Kick that lazy bastard OUT. Have some self respect, for chrissake. What, you think you're nothing...without a MAN? You think you're a loser unless you have...a boyfriend? Who doesn't pay any bills?

You need to lose some weight--start by dumping that clown. And MOCK HIM as you throw his crap out on the street. Get him gone--you'll feel beautiful and fulfilled again. You feel like a loser because you have a toxic turd in your home, which should be your sanctuary. Flush that turd and move foreward with your life.

Anonymous said...

this is not childish, this is your life. A life partner is someone who is your PARTNER, not someone who lords things over you, tells you what to do, how to feel or makes you feel as if you are less then him on ANY level (especially if you are making less then he is)

If this were your best friend, would you allow her to continue in this relationship? I think not. Being alone is far better then dealing with someone who makes you feel "less then" in any way shape or form.

This guy is not worthy of you, and he's trying to make you feel inferior to level the playing field. Stand up, realize you do not have to take this, and show him the door. You are worth so much more then this. You are so worth someone who will make you feel so incredibly special, who will take care of you and help you out when you are so tired.

Please, realize you are worth more then this.

LoriBreathintoLive said...

Someone who exhausts you can not be an asset in your life.
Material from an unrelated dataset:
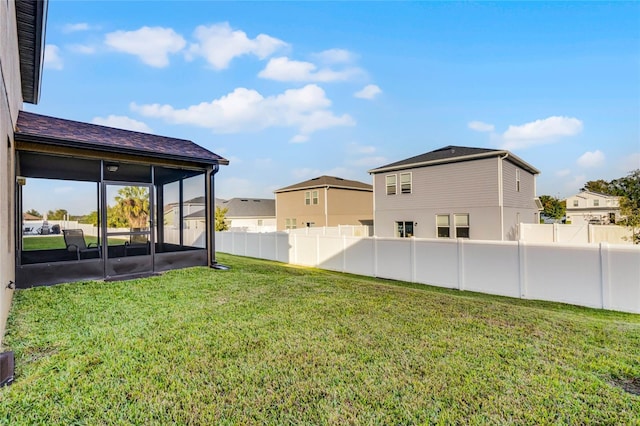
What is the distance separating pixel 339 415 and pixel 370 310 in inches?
110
You have your home...and in your home you must have peace. Do what is necessary to have peace..the rest will come...be well

Anonymous said...

I know this blog was written four months ago, and I hope things have changed since this blog. If not please leave him. Find it somewhere in you to leave him. We have one life to live. You sound like a very hard working, independent woman. You've bought a house all by yourself. He has done nothing. Don't waste YOUR OWN life with a nobody. "I know this is a very childish thing to complain about, I get it. There are many people in the world with much bigger problems." You are right about many people in the world with bigger problems but a problem is a problem. If it is a nuisance in your life it matters and needs to be dealt with. I am praying for you. Hugs!